Friday, June 20, 2008

A poll

Like most people, I hate my job. I wanna quit... but the lack of money is a concern. So I figure I'd ask you, my faithful readers (all 1 of you?...is there that many?) as to whether this is a good idea or not. Tell me whether it's time to find a new job, why, and how I may obtain money without said job....

Sunday, June 15, 2008

Madonna's Jumped the Shark

I've never been the biggest Madonna fan. I don't own any of her CDs and haven't listened to one all the way through. That being said, it was hard not to at least respect her. She was ground breaking in the 80s. She re-defined what a pop star was. She was overtly sexual and not afraid to admit it (and display it). Whatever Madonna was in the 80s, (tramp, artist, rebel,) she was definitely not the norm. She shattered the conception of what a female should be saying, wearing, and portraying, both on stage and in her music videos. We forget this now, but "Like a Prayer" was pretty heavy stuff when it came out.
As with most musicians, Madonna has mellowed with age. Her music no longer challenges the prevailing zeitgeist (though the case could be made...what's left to challenge?). Even as she mellowed though, Madonna's music never turned into the sugar-covered bubble gum pop music that plagues radio. If we can be honest I think we'll all agree that no one really liked "Ray of Light," but when you heard the song it was distinctly Madonna. It was a pretty shitty song, but you knew who it was.

• • • • • • •

▸ Challenges:
- a) In the Madonna post in the blog text above, list the three words the writer offers in parentheses as possible descriptions of what Madonna was in the 80s.
- b) Give again the stretch of the blog text above that begins at the words "Sunday, June 15, 2008" and stops after the words "it came out.".

▸ Recorded data:
• • • • • • •

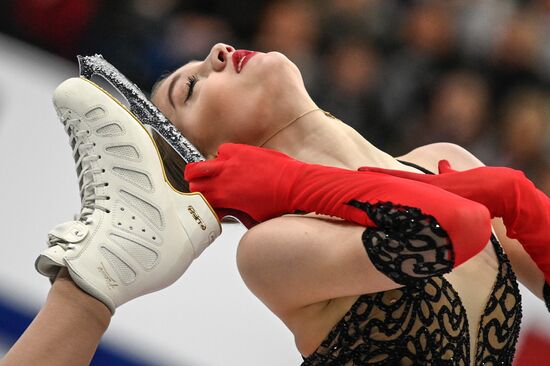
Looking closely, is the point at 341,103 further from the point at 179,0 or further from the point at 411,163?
the point at 411,163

• • • • • • •

▸ Full answers:
- a) tramp, artist, rebel

- b)
Sunday, June 15, 2008

Madonna's Jumped the Shark

I've never been the biggest Madonna fan. I don't own any of her CDs and haven't listened to one all the way through. That being said, it was hard not to at least respect her. She was ground breaking in the 80s. She re-defined what a pop star was. She was overtly sexual and not afraid to admit it (and display it). Whatever Madonna was in the 80s, (tramp, artist, rebel,) she was definitely not the norm. She shattered the conception of what a female should be saying, wearing, and portraying, both on stage and in her music videos. We forget this now, but "Like a Prayer" was pretty heavy stuff when it came out.